:: QUOTED TEXT

Re: [PATCH v2 00/17] x86/resctrl : Support AMD Assignable Bandwidth Monitoring Counters (ABMC)

From: Moger, Babu
Date: Fri Feb 02 2024 - 16:58:12 EST


Hi Reinette,

On 2/1/2024 10:09 PM, Reinette Chatre wrote:
Hi Babu,

On 1/19/2024 10:22 AM, Babu Moger wrote:
These series adds the support for Assignable Bandwidth Monitoring Counters
Not a good start ([1]).

Yea. My bad.


(ABMC). It is also called QoS RMID Pinning feature

The feature details are documented in the APM listed below [1].
[1] AMD64 Architecture Programmer's Manual Volume 2: System Programming
Publication # 24593 Revision 3.41 section 19.3.3.3 Assignable Bandwidth
Monitoring (ABMC). The documentation is available at
Link: https://bugzilla.kernel.org/show_bug.cgi?id=206537

The patches are based on top of commit
1ac6b49423e83af2abed9be7fbdf2e491686c66b (tip/master)

# Introduction

AMD hardware can support 256 or more RMIDs. However, bandwidth monitoring
feature only guarantees that RMIDs currently assigned to a processor will
be tracked by hardware. The counters of any other RMIDs which are no longer
being tracked will be reset to zero. The MBM event counters return
"Unavailable" for the RMIDs that are not active.
Users can create 256 or more monitor groups. But there can be only limited
number of groups that can be give guaranteed monitoring numbers. With ever
"can be given"?

"can give guaranteed monitoring numbers."

I feel this looks better.


changing configurations there is no way to definitely know which of these
groups will be active for certain point of time. Users do not have the
option to monitor a group or set of groups for certain period of time
without worrying about RMID being reset in between.
The ABMC feature provides an option to the user to assign an RMID to the
hardware counter and monitor the bandwidth for a longer duration.
The assigned RMID will be active until the user unassigns it manually.
There is no need to worry about counters being reset during this period.
Additionally, the user can specify a bitmask identifying the specific
bandwidth types from the given source to track with the counter.

Without ABMC enabled, monitoring will work in current mode without
assignment option.

::::

TASK PROMPT — In the ABMC patch email, how long does an assigned RMID stay active?

:: PROVIDED DATA

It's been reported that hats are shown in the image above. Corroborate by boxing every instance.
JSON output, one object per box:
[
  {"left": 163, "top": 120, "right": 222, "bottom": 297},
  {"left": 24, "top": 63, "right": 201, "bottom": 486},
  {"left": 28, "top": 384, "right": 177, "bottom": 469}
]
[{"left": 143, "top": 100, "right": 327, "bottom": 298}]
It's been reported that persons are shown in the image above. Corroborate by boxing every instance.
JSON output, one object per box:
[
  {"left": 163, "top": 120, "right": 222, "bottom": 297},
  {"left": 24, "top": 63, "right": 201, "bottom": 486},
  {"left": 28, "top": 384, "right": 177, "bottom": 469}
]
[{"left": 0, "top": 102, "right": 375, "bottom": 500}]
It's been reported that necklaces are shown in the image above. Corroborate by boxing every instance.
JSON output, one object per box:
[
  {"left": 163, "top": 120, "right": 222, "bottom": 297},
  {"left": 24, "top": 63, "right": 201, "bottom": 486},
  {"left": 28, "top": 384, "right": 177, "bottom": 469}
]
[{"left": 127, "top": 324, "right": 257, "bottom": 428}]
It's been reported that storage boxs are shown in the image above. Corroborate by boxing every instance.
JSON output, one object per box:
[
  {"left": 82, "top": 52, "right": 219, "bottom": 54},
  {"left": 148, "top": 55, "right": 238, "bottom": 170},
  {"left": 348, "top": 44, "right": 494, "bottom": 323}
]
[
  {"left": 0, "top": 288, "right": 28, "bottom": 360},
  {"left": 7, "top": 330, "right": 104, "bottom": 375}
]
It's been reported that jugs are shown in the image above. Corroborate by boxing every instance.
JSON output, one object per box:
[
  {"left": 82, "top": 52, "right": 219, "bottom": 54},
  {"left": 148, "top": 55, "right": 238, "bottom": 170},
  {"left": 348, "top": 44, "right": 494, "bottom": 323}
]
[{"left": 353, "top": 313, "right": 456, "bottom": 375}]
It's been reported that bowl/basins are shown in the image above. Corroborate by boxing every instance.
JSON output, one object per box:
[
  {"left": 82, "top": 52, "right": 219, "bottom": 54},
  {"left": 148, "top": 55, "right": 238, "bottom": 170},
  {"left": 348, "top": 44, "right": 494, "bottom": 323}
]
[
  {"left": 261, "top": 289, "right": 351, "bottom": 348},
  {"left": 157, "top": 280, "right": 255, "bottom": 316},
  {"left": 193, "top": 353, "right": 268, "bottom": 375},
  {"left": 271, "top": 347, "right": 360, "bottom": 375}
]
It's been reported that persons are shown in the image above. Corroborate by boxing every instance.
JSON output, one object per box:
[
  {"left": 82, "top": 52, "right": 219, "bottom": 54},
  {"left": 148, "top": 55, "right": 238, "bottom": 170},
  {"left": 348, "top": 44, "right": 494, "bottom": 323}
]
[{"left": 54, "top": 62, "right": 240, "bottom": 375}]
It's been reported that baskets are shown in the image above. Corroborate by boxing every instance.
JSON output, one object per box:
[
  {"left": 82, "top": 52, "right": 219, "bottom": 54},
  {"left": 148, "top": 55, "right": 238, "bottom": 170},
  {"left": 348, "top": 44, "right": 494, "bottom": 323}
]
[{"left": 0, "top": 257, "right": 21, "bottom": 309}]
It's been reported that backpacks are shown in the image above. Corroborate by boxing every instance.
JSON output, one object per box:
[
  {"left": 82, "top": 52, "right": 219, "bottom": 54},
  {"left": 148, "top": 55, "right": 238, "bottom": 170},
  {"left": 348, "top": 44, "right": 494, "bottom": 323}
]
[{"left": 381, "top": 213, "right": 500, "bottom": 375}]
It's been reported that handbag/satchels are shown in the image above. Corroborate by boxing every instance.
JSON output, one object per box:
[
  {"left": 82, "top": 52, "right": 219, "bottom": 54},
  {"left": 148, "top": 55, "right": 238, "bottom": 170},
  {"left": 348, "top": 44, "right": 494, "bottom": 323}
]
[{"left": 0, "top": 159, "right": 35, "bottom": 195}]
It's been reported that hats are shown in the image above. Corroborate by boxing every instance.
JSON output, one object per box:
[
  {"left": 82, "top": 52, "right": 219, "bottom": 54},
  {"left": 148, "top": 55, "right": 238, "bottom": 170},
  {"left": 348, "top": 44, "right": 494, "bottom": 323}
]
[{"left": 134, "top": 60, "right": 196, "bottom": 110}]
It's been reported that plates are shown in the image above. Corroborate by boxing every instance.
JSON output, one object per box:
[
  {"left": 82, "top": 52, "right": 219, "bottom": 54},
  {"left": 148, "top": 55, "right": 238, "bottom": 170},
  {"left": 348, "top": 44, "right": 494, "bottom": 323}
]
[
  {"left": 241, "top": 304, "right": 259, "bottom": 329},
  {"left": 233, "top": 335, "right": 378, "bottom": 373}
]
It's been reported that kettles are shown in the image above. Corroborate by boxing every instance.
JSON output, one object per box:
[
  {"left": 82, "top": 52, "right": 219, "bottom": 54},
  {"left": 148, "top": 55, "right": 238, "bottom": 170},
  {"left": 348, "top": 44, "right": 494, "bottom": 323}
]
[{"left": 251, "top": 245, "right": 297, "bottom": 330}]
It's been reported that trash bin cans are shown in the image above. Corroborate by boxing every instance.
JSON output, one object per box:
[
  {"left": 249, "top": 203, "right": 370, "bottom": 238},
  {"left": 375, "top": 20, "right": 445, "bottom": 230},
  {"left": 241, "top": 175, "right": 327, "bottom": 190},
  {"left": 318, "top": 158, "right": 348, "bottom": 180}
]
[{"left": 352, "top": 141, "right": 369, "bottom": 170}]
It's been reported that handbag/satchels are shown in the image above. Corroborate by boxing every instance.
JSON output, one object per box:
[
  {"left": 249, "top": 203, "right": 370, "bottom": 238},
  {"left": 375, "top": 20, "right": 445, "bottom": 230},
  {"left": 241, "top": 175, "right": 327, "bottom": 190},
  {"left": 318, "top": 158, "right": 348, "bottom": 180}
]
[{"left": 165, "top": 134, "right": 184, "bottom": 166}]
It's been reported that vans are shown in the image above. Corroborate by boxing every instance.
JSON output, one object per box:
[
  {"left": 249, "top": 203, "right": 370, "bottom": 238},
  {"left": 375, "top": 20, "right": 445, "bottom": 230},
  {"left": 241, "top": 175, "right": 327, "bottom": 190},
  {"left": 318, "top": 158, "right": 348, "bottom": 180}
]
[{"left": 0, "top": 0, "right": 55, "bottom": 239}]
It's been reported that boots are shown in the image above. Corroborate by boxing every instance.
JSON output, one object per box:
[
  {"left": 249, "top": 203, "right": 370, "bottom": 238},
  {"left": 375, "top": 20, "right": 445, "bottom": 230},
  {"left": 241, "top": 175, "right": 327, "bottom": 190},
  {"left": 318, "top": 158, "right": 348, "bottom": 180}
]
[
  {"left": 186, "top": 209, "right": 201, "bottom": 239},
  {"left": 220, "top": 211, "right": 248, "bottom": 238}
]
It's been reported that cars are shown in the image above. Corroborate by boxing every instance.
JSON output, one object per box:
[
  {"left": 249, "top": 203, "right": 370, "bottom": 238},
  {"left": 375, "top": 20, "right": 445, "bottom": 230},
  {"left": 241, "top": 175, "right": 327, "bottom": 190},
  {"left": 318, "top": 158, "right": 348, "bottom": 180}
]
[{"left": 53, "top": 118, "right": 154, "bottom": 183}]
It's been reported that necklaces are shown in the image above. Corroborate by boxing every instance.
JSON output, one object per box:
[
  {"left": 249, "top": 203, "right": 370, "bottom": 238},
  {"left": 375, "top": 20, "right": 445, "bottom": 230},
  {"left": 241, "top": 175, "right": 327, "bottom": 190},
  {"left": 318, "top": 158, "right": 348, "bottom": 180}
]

::::

WRITTEN ANSWER — Until the user unassigns it manually.